*STATED GOAL*.
Return all of the records below word for word, leaving out the pictures.

——————

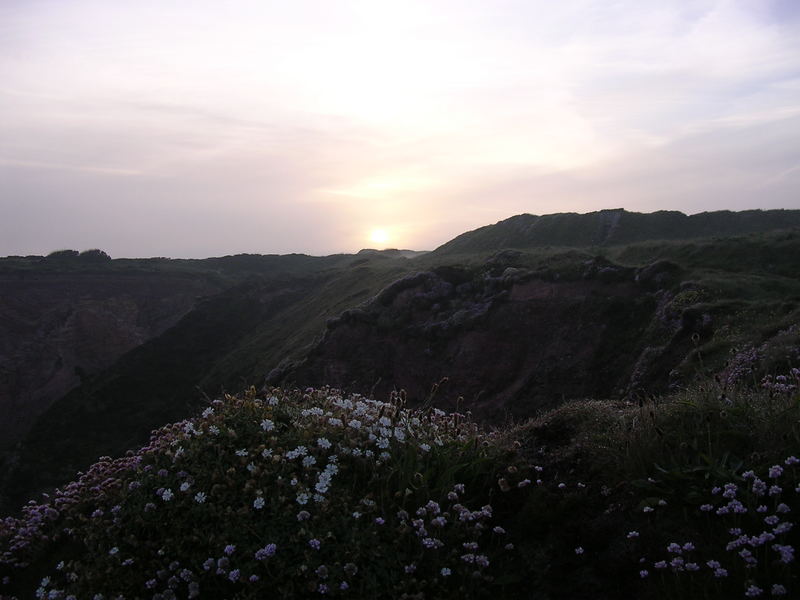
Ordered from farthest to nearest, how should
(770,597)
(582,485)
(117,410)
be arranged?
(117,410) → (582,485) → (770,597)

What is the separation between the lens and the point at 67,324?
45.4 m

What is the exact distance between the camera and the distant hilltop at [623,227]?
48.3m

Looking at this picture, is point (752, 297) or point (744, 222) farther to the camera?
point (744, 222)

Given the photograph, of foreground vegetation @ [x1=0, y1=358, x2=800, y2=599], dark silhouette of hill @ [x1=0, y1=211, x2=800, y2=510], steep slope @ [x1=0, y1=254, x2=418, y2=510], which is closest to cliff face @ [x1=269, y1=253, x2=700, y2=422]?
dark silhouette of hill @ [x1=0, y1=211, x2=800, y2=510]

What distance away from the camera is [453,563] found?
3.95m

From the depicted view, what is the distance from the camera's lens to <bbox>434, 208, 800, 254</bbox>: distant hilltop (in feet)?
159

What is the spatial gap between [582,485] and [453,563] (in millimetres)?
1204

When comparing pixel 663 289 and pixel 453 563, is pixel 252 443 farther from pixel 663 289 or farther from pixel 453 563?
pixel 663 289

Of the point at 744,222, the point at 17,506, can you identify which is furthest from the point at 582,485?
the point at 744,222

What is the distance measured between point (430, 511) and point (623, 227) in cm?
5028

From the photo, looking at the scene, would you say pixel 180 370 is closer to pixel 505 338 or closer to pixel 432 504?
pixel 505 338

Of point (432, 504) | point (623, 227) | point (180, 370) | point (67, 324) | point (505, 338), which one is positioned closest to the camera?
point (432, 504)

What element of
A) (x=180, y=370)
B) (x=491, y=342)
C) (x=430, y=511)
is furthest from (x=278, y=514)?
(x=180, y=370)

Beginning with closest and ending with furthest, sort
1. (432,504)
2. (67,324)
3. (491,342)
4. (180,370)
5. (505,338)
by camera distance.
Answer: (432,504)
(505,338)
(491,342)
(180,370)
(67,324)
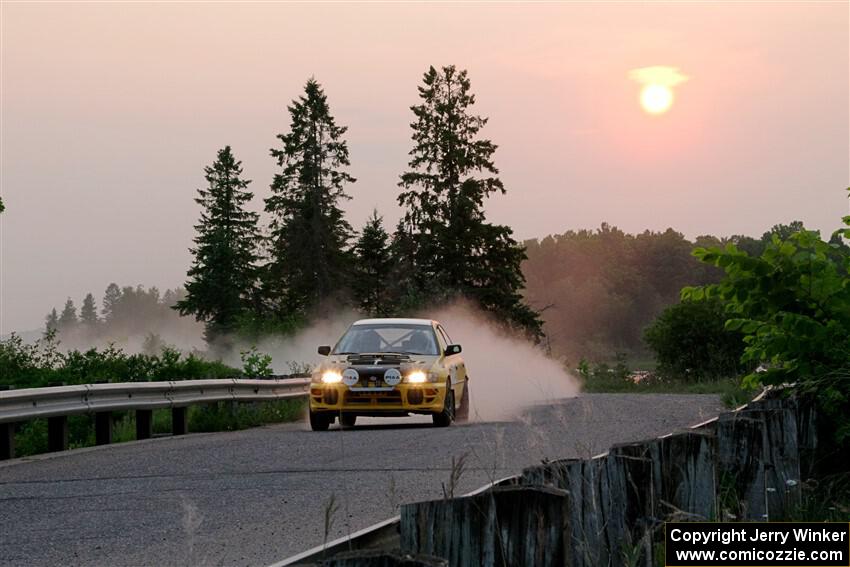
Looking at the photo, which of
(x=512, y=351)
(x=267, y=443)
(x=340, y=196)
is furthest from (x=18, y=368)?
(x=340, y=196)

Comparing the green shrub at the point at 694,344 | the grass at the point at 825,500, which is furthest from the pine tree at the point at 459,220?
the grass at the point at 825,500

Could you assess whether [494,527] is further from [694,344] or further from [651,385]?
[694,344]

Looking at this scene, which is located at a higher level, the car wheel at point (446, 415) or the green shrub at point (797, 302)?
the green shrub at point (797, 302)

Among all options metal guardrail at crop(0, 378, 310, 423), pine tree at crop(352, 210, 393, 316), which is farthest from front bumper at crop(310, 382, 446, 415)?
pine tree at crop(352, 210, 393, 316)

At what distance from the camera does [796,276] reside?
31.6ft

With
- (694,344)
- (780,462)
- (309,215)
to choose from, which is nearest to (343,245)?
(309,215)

——————

*RIGHT ANSWER*.
Ordered from farthest to nearest, how should
(770,597)
(582,485)
(117,410)
be arranged?
(117,410) → (582,485) → (770,597)

What is the separation between the lens and the point at 67,324?
45.4 m

What is the exact distance between the camera and the distant hilltop at [623,227]?
48.3m

Looking at this picture, is point (752, 297) or point (744, 222) farther to the camera?
point (744, 222)

Given the photograph, of foreground vegetation @ [x1=0, y1=358, x2=800, y2=599], dark silhouette of hill @ [x1=0, y1=211, x2=800, y2=510], steep slope @ [x1=0, y1=254, x2=418, y2=510], which is closest to cliff face @ [x1=269, y1=253, x2=700, y2=422]?
dark silhouette of hill @ [x1=0, y1=211, x2=800, y2=510]

What distance away from the camera is [453,563] found?
3.95m

From the depicted view, what is the distance from the camera's lens to <bbox>434, 208, 800, 254</bbox>: distant hilltop (in feet)?
159

What is the spatial gap between [582,485] and [453,563] (in millimetres)?
1204

When comparing pixel 663 289 and pixel 453 563, is pixel 252 443 farther from pixel 663 289 or farther from pixel 453 563?
pixel 663 289

Of the point at 744,222, the point at 17,506, can you identify which is furthest from the point at 582,485?
the point at 744,222

What is the distance measured between point (430, 511) and point (623, 227) in cm?
5028

From the photo, looking at the scene, would you say pixel 180 370 is closer to pixel 505 338 or closer to pixel 432 504?
pixel 505 338

Of point (432, 504) | point (623, 227) | point (180, 370) | point (67, 324) | point (505, 338), which one is positioned closest to the camera?
point (432, 504)

What element of
A) (x=180, y=370)
B) (x=491, y=342)
C) (x=430, y=511)
is furthest from (x=278, y=514)?
(x=180, y=370)

Beginning with closest and ending with furthest, sort
1. (432,504)
2. (67,324)
3. (491,342)
4. (180,370)
5. (505,338)
by camera distance.
Answer: (432,504)
(505,338)
(491,342)
(180,370)
(67,324)
Looking at the photo, which of
(x=512, y=351)
(x=267, y=443)
(x=340, y=196)
is furthest from (x=18, y=368)?
(x=340, y=196)

Comparing the green shrub at the point at 694,344 | the grass at the point at 825,500, which is furthest from the pine tree at the point at 459,220?
the grass at the point at 825,500

Could you assess whether [494,527] is further from [694,344] or further from [651,385]?
[694,344]

Looking at this scene, which is located at a higher level, the car wheel at point (446, 415) or the green shrub at point (797, 302)?
the green shrub at point (797, 302)

Among all options metal guardrail at crop(0, 378, 310, 423), pine tree at crop(352, 210, 393, 316), which is farthest from front bumper at crop(310, 382, 446, 415)?
pine tree at crop(352, 210, 393, 316)

At what distance from the camera does [796,276] reside?
31.6ft

With
- (694,344)
- (780,462)
- (309,215)
to choose from, which is nearest to (343,245)?
(309,215)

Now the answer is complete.